When I was sixteen, I bought my first car. An old man from town parted with his pride and joy, a 1968 Pontiac Beaumont. For those who are not familiar with the name, the Beaumont was essentially a Chevelle with a GTO interior, a split grill, and a few cosmetic changes. Unknown to me at the time, the cars were of limited production, and given the fact that we Canadians suffer from harsh winters, not many of those cars made it very far without rusting out.
I read today how a car identical to the one I had sold at a Barret-Jackson auction for over $26,000. The car was restored with a new engine and tires. At the time of purchase, the car I bought for $350 was actually in better condition that the one at the auction.
The old man who originally owned the car had the entire interior covered with see-through vinyl. He had the floors covered in the stuff as well, with tape holding the edges closed so that salt and water didn’t find its way into the interior. Of course being a kid, I removed all that plastic. My ass stuck to the stuff in summer, and in winter…my ass froze. The black Naugahyde vinyl wasn’t much warmer, but at least I wasn’t sliding from side to side whenever I made a turn.
Although I sold the car years ago, I still have some great memories of the car. Being a teenager with your own car was something special back then, and with the 283 four speed, I was king shit, or at least I thought I was at the time. Girls liked my car, which I customized with a set of old Cragar five spoke rims I picked up at a swap meet. I always had the back seat filled with girls, and no matter how nerdy I may have been, they just loved cruising in the car.
The car’s paint was beginning to flake when I bought it, so a friend of mine who had his own garage opted to paint it for me. We laid on a few coats of sky blue metallic, and digging around his garage we found some gold metal flake clear coat and he laid the stuff over the blue paint. Hey, this was the early eighties, and back then gold metal flake clear coat was cool.
I used the car winter and summer. The wide 60 series bias tires were like skis, and often I felt like I was skiing across our snow covered roads.
One evening, while bringing a girlfriend home, the car took a slide on a sharp turn. I headed directly into the oncoming car, which was sliding as well, and on my side of the road. I remember jumping from the car, not worrying about my health, but for the health of my beloved car. The front grill was smashed in. His car wasn’t even hurt, and even if it was, it was only a damn k-car.
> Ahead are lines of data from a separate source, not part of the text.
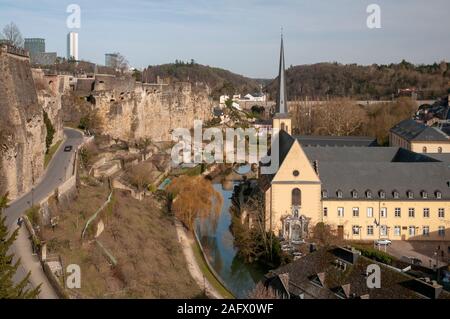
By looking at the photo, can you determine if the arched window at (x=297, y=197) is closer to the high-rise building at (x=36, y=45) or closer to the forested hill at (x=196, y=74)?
the high-rise building at (x=36, y=45)

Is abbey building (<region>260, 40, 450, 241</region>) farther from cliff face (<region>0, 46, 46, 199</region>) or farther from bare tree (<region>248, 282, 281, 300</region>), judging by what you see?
cliff face (<region>0, 46, 46, 199</region>)

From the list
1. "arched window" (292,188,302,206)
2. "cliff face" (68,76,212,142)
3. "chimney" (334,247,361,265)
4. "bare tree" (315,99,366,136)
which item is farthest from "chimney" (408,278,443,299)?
"bare tree" (315,99,366,136)

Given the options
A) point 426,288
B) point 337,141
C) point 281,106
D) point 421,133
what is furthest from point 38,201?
point 337,141

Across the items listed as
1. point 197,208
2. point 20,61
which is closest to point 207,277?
point 197,208

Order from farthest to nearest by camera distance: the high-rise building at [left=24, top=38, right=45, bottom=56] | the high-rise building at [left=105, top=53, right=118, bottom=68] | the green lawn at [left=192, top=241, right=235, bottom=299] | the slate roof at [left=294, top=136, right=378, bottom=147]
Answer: the high-rise building at [left=105, top=53, right=118, bottom=68], the high-rise building at [left=24, top=38, right=45, bottom=56], the slate roof at [left=294, top=136, right=378, bottom=147], the green lawn at [left=192, top=241, right=235, bottom=299]

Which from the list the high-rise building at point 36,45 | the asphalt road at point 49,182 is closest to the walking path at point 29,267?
the asphalt road at point 49,182

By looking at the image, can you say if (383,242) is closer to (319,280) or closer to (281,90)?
(319,280)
We both went to the local police detachment and reported the accident. He was a local businessman from the area and I was a dumb kid. Of course they didn’t believe my story. I had to pay for his damage, and then fix my own car.
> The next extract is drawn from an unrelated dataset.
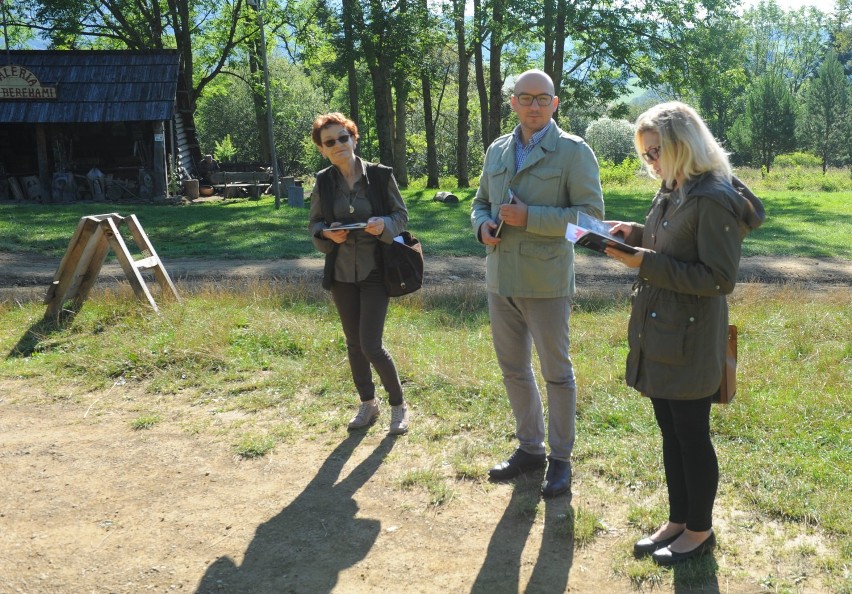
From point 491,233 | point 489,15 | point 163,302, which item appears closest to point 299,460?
point 491,233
This was when I discovered how rare that car was. It was impossible to find a grill anywhere in Canada, and since the car was only produced in Canada, there were no grills in the states either. Remember, this was decades prior to computers, internet or ebay, so word of mouth, a phone book and luck was the only way to find anything. I had no luck.
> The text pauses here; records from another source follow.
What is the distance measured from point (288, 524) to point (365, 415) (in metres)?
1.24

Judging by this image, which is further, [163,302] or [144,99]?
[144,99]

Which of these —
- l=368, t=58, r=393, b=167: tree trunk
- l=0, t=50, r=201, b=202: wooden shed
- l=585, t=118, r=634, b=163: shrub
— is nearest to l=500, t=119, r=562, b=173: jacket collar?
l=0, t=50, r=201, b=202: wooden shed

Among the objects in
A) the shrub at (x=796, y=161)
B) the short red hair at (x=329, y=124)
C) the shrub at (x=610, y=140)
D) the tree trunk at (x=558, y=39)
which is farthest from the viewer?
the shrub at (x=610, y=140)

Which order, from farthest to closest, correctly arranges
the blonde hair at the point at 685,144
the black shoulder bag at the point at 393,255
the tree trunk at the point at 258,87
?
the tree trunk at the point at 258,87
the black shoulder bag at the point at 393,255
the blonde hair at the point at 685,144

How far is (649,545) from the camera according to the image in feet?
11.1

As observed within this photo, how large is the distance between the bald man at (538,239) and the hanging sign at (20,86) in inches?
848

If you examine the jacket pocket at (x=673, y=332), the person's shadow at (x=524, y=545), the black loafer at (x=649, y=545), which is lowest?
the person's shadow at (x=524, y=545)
Dad and I modified an old Chevelle grill to fit the car, and although we did our best and Dad found it looked great, it just wasn’t the same. I lost interest in the car. I decided to sell the car. I put a sale sign on it and in just three hours a guy came to buy the car. I wanted two grand for the car, but after a bit of haggling, I let it go for $15oo. At the time I thought I did pretty good. I purchased the car for $350, drove it for three years, met lots of girls, and then sold it for $1500. Good thing I didn’t know how much I could have gotten for it some thirty plus years later or I would have never sold it. I had access to my grandfather’s barn, a few bales of hay would have kept the old car in great condition….
oh well…hindsight 20/20 I guess. Still wish I had it though! Maybe when I win the lottery I look up the ad, maybe the car is still available.